Using the listing below, extract each line that has the word "dataLayer" in it.
[ENTRIES SHOWN — start]
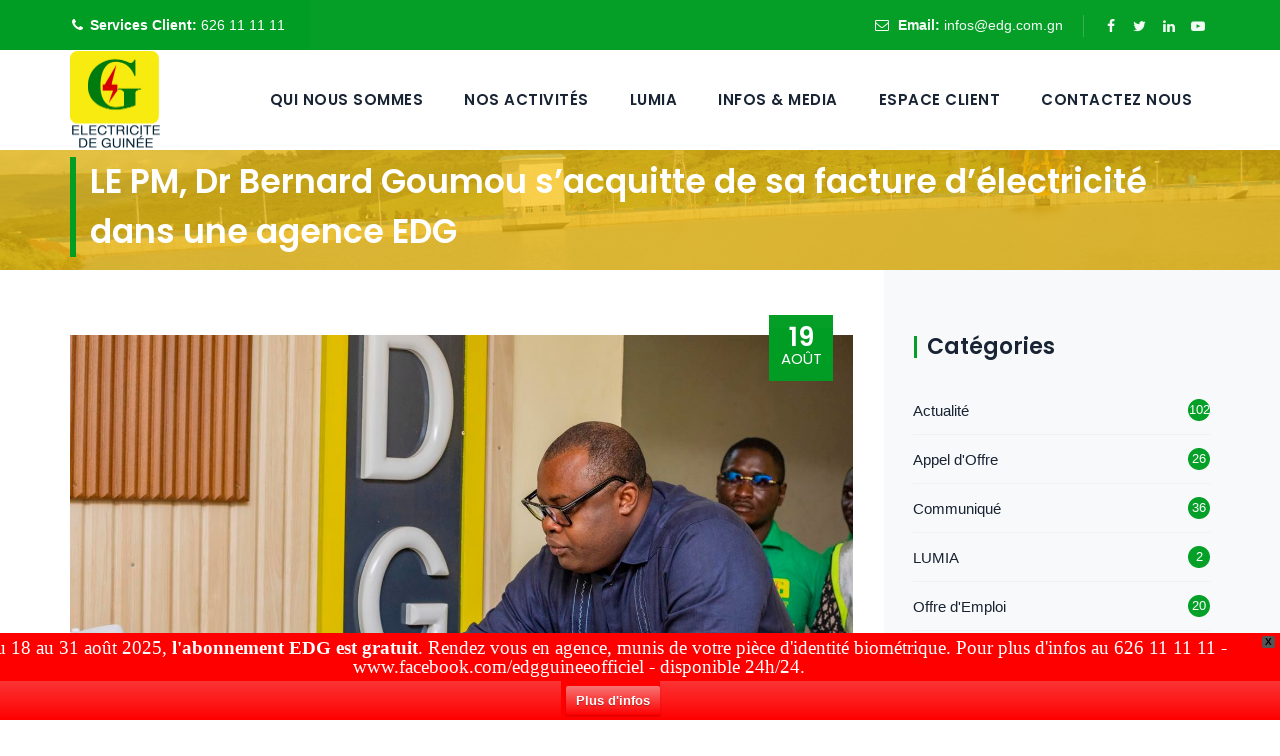

--- FILE ---
content_type: text/css
request_url: https://edg.com.gn/wp-content/uploads/maxmegamenu/style.css?ver=0f3a7e
body_size: 45
content:
@charset "UTF-8";

/** THIS FILE IS AUTOMATICALLY GENERATED - DO NOT MAKE MANUAL EDITS! **/
/** Custom CSS should be added to Mega Menu > Menu Themes > Custom Styling **/

.mega-menu-last-modified-1752710472 { content: 'Thursday 17th July 2025 00:01:12 UTC'; }

.wp-block {}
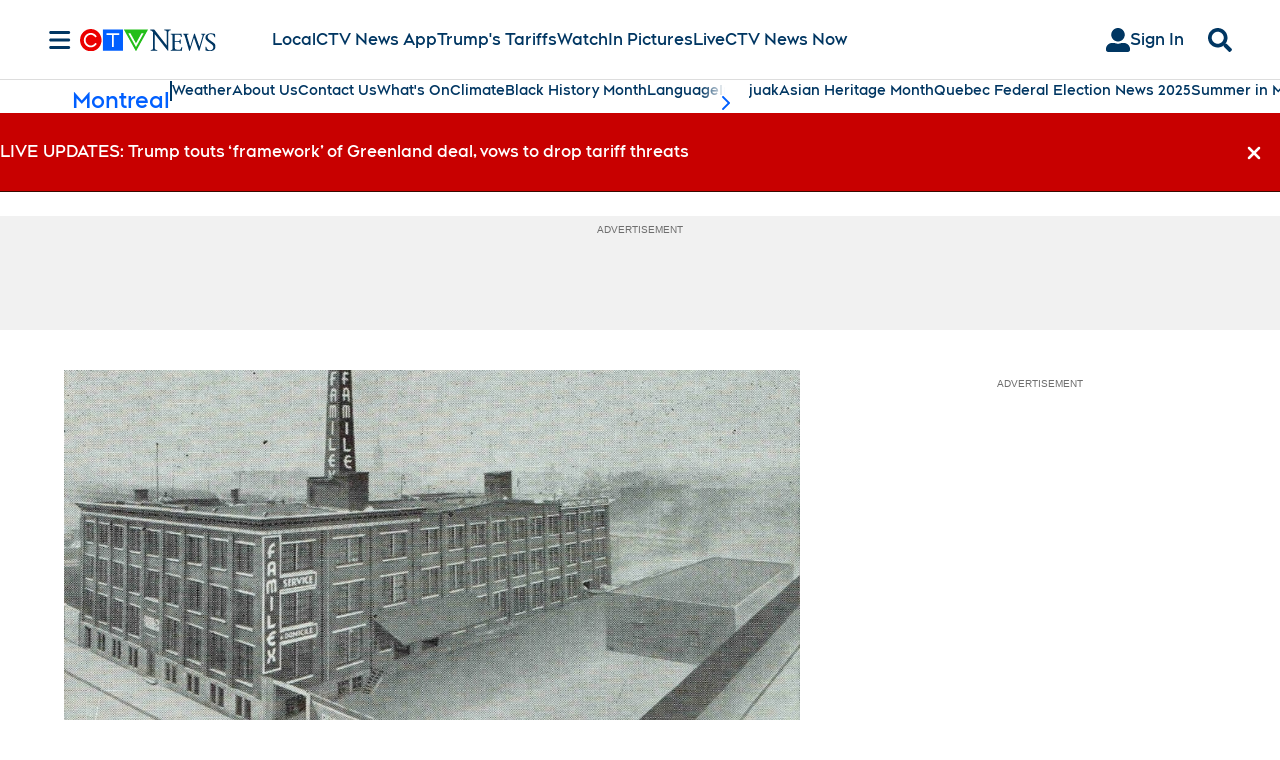

--- FILE ---
content_type: text/plain
request_url: https://ipv4.icanhazip.com/
body_size: 115
content:
3.129.148.122
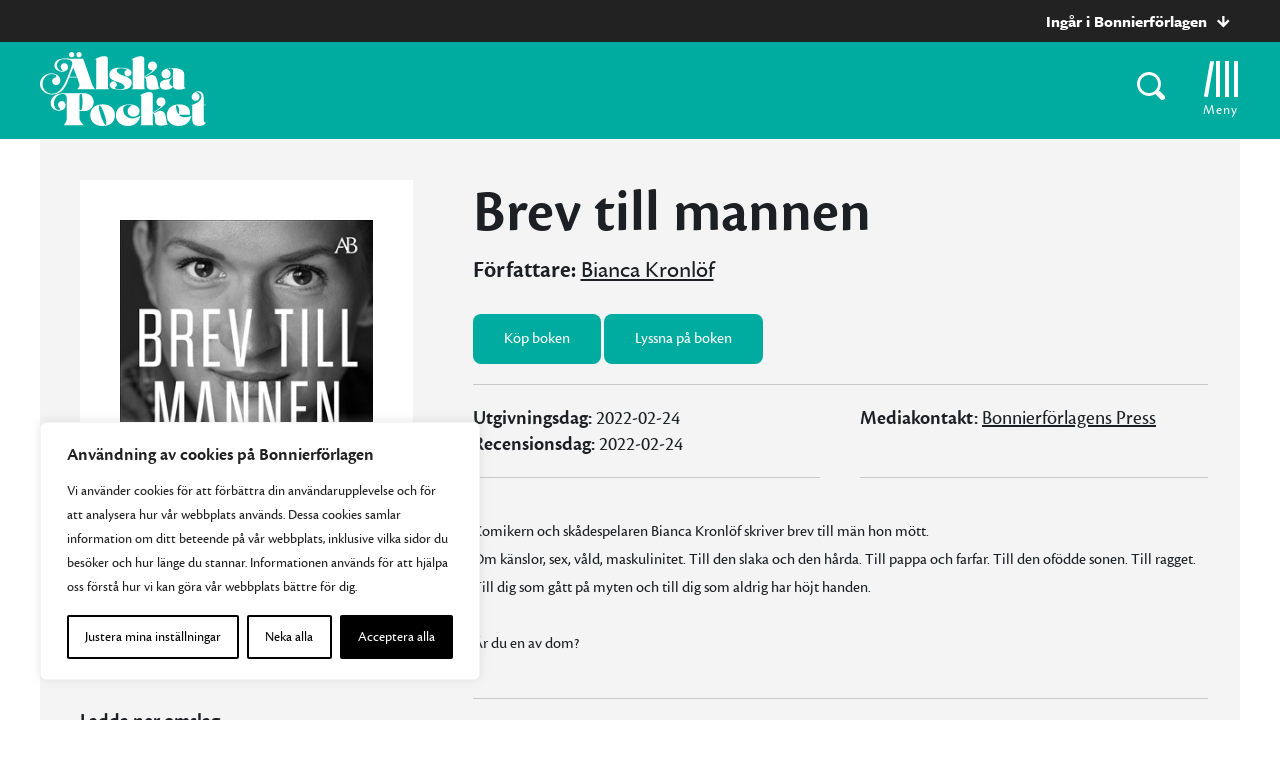

--- FILE ---
content_type: image/svg+xml
request_url: https://www.bonnierforlagen.se/wp-content/themes/forlag/img/icon-arrow-right-alskapocket.svg
body_size: 519
content:
<?xml version="1.0" encoding="UTF-8"?>
<svg width="19px" height="21px" viewBox="0 0 19 21" version="1.1" xmlns="http://www.w3.org/2000/svg" xmlns:xlink="http://www.w3.org/1999/xlink">
    <!-- Generator: Sketch 49.3 (51167) - http://www.bohemiancoding.com/sketch -->
    <title>Pil Copy</title>
    <desc>Created with Sketch.</desc>
    <defs></defs>
    <g id="Symbols" stroke="none" stroke-width="1" fill="none" fill-rule="evenodd">
        <g id="Nyhetsblock/gul" transform="translate(-40.000000, -564.000000)" fill="#00aba0">
            <g id="Nyhetsblock">
                <g id="Pil/WW" transform="translate(49.500000, 574.500000) rotate(-180.000000) translate(-49.500000, -574.500000) translate(40.000000, 564.000000)">
                    <polygon id="Page-1" points="10.3812782 0 0 10.4616287 0.000383064516 10.4620147 0 10.4623235 10.3812782 20.9240294 13.0913065 18.1930257 7.41091935 12.46875 18.9373306 12.46875 18.9373306 8.60660294 7.26083468 8.60660294 13.0913065 2.73092647"></polygon>
                </g>
            </g>
        </g>
    </g>
</svg>

--- FILE ---
content_type: text/plain; charset=utf-8
request_url: https://directory.cookieyes.com/api/v1/ip
body_size: -3
content:
{"ip":"3.145.61.6","country":"US","country_name":"United States","region_code":"OH","in_eu":false,"continent":"NA"}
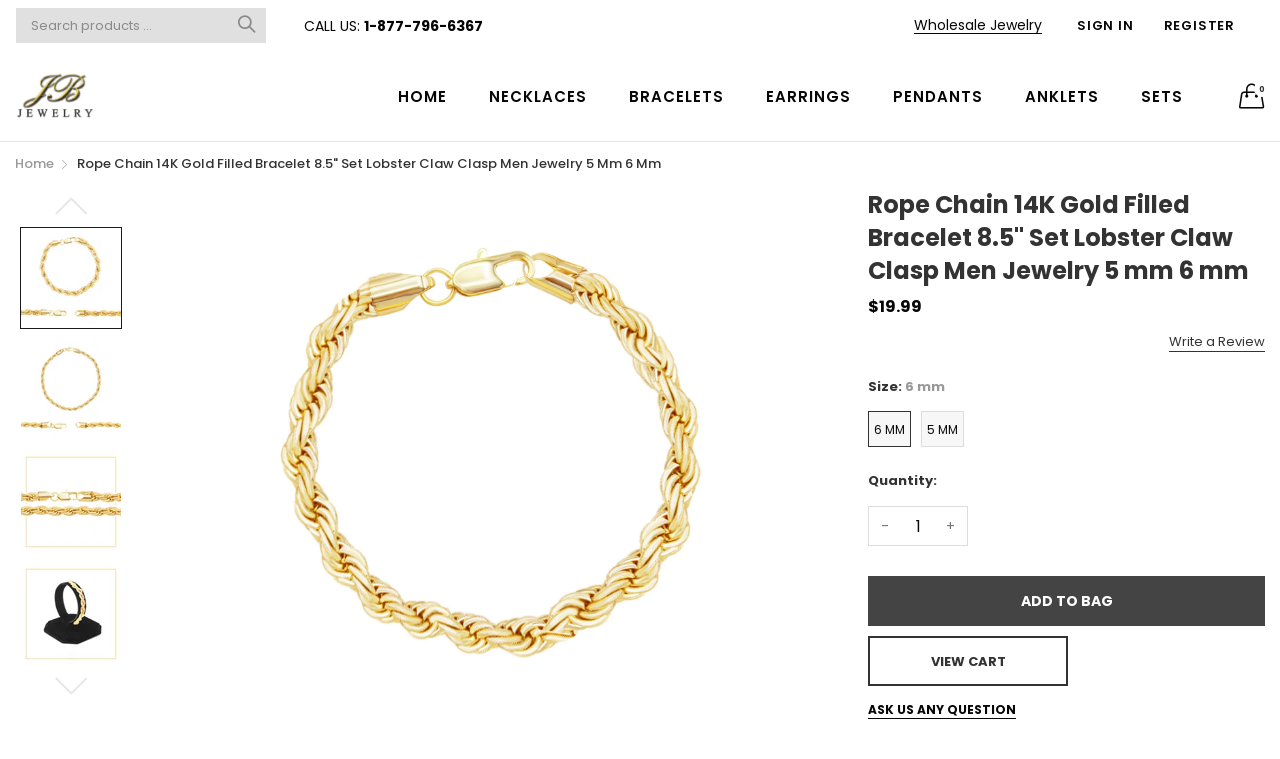

--- FILE ---
content_type: text/css
request_url: https://www.jb-jewelry.com/cdn/shop/t/11/assets/custom.scss.css?v=182750754139411624511612854041
body_size: -673
content:
.header-menu .submenu > li.is-dropdown-submenu-parent > a:after {
  position: absolute;
  top: 50%;
  transform: translate(-5px, -50%); }

.header-style2 .header-menu-root.is-dropdown-submenu-parent > .is-dropdown-submenu > .is-dropdown-submenu-parent > .is-dropdown-submenu {
  top: 0 !important; }

.header-menu .submenu > li.is-dropdown-submenu-parent > a:after {
  position: absolute;
  -webkit-transform: translateY(-50%);
  transform: translateY(-50%); }


--- FILE ---
content_type: text/javascript
request_url: https://cdn.shopify.com/s/files/1/1795/5419/t/2/assets/clever_adwords_global_tag.js?shop=jb-jewelry-blvd.myshopify.com
body_size: -640
content:
$.getScript('https://www.googletagmanager.com/gtag/js?id=AW-868387800', function(){


  window.dataLayer = window.dataLayer || [];
  function gtag(){dataLayer.push(arguments);}
  gtag('js', new Date());

  gtag('config', 'AW-868387800');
[ENTRIES SHOWN — finish]
▶ **OUTPUT OF THE TASK**
  window.dataLayer = window.dataLayer || [];
  function gtag(){dataLayer.push(arguments);}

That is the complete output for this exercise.